Sometimes this can be worthwhile. In the case of The Crown, it’s helpful to remind ourselves of Diana’s suffering at the hands of the British press and the Royal Family, particularly in light of the events of the last few years (Megxit; long-standing questions over Prince Andrew’s ties to Jeffrey Epstein, etc).

Other times, as with Spencer’s heavy-handed use of the Anne Boleyn motif, it feels incredulous, actively taking away from any sense of the real person and instead contributing to the suggestion that they are merely a vessel for whatever story needs to be told that day, by those people. And it gets even more complex when your titular protagonist still happens to be alive – in the case of Pam and Tommy, Anderson herself has expressed her unhappiness with the project in spite of its supposedly feminist-leaning reclamation of her public shaming.
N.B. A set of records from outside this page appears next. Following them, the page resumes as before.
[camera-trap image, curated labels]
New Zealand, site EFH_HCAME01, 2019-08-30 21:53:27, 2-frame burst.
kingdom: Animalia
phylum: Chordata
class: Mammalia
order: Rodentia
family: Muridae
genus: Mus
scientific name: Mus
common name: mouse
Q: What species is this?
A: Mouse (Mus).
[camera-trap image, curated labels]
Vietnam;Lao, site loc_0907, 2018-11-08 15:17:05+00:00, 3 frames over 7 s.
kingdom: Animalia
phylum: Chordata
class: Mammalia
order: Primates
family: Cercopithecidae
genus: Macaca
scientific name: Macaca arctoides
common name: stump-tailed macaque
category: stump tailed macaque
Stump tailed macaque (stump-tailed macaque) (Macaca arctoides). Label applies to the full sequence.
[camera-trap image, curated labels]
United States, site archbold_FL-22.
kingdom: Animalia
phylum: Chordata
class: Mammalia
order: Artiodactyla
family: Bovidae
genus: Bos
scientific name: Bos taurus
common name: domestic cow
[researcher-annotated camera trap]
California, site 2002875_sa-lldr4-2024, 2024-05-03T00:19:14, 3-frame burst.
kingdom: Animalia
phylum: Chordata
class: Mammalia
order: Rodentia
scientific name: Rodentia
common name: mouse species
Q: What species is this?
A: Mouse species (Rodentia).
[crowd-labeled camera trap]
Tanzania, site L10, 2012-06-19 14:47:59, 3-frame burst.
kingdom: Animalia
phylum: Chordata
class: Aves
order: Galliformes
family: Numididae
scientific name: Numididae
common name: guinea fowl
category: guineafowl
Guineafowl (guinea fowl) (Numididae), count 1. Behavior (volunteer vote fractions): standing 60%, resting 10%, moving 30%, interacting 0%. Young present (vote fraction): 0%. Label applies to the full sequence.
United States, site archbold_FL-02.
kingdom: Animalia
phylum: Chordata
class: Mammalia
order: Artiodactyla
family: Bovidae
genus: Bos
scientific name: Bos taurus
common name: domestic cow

It’s the kind of the situation Princess Diana faced in her own life: a fascinated media that projected both positivity and hate on to her, a public who idolised her, the admiration all but imprisoning her. I’m not saying this really to express sympathy, necessarily, though it’s clear she was a kind, troubled person crushed by forces much more powerful than herself – but more to ask how constantly filtering her life through ingénue actresses and prestige scripts is so different to the treatment she received while she was alive. 

And so, our year of “reclaiming Diana” doesn’t end up feeling quite as noble as it might have originally seemed. To what end have we reclaimed her? And, perhaps most importantly, was she even ours to reclaim in the first place?